Our results can directly inform public health campaigns to increase vaccine uptake. First, the pro-vaccine group should be encouraged, when they are vaccinated, to share that information with family and friends and post it online. They could also discuss the positive feelings and sense of relief after being vaccinated. Second, media campaigns need to address concerns about the vaccine development process. The development concerns class was 27.8% of the sample and was worried that vaccines had been developed too quickly and that the development was influenced by political pressures. To address concerns about the speed of development, it may be useful to highlight how COVID-19 vaccine development benefitted from unprecedented global attention and resources and decades of previous mRNA vaccine research and recent breakthroughs, which made it possible to develop an effective vaccine rapidly. As the development process is rather complicated and abstract, it may be helpful to develop visual representations about the parallel processes as well as the massive number of people in the phase three trials and current observational studies of vaccine recipients. To address concerns about politics unduly influencing the development process, it will be important to highlight the rigor with which vaccine trial results were evaluated by the FDA, delineating the review process and the independence of the committee that reviews the outcomes. It may also be useful to emphasize that the same vaccines being used in the United States have also been approved in other countries, outside the influence of American political pressures. This information should be combined with liberal leaders vouching for the process, especially as the development concerns group was largely liberal and thus likely skeptical of the failure of the previous US political regime to address the pandemic.

The second type of public health campaign our results suggest is needed to address individuals who are unsure about the efficacy of the COVID-19 vaccines and are undecided about whether they intend to get vaccinated. In our sample, about one-fifth of participants fell into this “unsure” category. To encourage vaccination among members of this group, public health campaigns need to provide clear, accurate, and consistent messages about the safety and effectiveness of the vaccine across a variety of platforms in order to increase the public’s knowledge about and confidence in the vaccine. Additionally, given the high level of concerns about side effects present in this study, messaging should also emphasize that these effects are short term and, in fact, an important part of the vaccine process of ensuring a robust immune response.
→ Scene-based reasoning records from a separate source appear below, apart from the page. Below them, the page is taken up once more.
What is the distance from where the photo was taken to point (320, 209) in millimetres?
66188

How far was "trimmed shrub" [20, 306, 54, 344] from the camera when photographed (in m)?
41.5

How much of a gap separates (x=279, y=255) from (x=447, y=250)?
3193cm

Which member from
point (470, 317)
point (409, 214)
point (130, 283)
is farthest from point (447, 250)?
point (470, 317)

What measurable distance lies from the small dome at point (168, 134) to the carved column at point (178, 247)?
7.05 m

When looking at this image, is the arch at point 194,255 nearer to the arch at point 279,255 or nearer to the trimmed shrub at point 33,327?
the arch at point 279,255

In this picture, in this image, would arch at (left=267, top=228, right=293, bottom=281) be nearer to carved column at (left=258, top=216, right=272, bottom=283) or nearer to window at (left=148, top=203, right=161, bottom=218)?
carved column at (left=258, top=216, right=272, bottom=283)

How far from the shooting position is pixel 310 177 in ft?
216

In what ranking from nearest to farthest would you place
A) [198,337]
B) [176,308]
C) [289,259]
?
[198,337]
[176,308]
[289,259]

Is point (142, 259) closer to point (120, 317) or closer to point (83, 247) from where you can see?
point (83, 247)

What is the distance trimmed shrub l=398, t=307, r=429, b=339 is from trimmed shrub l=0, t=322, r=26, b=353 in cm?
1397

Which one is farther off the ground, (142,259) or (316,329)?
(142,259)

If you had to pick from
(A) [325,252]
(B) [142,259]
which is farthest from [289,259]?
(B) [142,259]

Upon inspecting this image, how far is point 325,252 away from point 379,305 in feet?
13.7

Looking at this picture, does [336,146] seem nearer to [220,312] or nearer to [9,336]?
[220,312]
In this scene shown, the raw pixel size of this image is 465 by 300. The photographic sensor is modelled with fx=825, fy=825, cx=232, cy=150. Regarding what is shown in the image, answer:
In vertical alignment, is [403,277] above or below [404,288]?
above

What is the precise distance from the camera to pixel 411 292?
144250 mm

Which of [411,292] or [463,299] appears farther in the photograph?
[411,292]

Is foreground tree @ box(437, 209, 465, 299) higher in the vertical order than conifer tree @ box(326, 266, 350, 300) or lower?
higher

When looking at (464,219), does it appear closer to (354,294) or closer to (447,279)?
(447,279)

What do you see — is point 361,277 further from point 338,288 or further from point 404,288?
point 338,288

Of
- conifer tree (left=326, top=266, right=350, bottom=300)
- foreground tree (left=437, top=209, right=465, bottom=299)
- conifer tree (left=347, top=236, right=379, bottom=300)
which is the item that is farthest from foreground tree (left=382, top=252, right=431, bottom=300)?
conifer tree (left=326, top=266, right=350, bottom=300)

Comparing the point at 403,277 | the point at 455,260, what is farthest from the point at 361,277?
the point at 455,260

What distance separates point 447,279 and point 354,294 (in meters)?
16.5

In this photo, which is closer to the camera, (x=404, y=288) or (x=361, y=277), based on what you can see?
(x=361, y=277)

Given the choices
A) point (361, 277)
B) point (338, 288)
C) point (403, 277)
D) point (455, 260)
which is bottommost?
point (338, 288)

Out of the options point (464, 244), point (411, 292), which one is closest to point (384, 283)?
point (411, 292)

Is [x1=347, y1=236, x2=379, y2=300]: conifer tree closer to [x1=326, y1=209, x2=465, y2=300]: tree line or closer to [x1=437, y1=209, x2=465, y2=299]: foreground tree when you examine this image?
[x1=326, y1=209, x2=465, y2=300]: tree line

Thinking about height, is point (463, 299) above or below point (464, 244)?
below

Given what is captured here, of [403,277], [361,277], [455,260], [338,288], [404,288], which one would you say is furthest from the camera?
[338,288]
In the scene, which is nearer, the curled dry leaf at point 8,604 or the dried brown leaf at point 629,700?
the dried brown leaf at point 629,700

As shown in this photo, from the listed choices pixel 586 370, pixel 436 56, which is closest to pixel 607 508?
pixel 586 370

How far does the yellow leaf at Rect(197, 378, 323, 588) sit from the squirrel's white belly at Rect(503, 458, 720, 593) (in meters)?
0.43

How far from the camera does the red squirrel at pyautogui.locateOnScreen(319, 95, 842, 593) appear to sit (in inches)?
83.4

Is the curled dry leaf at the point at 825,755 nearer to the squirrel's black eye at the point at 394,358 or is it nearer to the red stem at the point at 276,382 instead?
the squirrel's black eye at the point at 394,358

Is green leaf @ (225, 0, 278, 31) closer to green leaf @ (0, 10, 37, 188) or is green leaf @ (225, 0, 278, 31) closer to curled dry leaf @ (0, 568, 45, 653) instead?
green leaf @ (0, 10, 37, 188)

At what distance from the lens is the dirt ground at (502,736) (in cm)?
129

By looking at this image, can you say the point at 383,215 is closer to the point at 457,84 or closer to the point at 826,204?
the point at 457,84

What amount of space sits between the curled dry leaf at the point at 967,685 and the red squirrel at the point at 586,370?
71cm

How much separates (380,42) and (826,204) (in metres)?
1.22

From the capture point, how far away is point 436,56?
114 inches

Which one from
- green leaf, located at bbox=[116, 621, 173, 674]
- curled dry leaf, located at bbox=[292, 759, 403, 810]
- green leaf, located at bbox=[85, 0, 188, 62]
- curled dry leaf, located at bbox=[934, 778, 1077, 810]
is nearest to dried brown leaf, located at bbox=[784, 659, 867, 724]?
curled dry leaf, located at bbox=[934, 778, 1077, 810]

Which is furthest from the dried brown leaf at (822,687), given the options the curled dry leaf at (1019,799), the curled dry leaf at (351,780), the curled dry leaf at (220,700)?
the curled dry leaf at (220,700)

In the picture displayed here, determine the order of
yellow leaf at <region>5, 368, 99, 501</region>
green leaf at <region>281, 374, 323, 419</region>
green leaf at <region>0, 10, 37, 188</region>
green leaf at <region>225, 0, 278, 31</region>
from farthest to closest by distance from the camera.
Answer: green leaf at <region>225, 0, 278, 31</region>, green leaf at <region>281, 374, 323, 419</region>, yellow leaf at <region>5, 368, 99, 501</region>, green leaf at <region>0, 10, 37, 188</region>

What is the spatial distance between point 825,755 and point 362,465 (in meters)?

It will likely be important that these messages are apolitical, focus on scientific facts, and are distributed via credible messengers to combat the misinformation about COVID-19 that has proliferated (Parmet and Paul, 2020). Finally, messaging campaigns should emphasize the importance of getting vaccinated in hastening the return to greater normalcy.

While clear and consistent communication is important, initial research suggests it may be insufficient to change vaccination intentions. One initial experiment found no impact of transparent information campaigns on vaccine intentions (Kerr et al., 2021). This null effect could be due to the fact that the messages were not specifically targeted to groups’ concerns. It is also possible that focusing on information only neglects important emotional elements of COVID-19 decision making, both positive (altruism) and negative (fear and anxiety) (Chou and Budenz, 2020). Incorporating key emotional messages into fact based campaign that address the specific concerns of the target population may be essential for moving the needle on vaccination rates.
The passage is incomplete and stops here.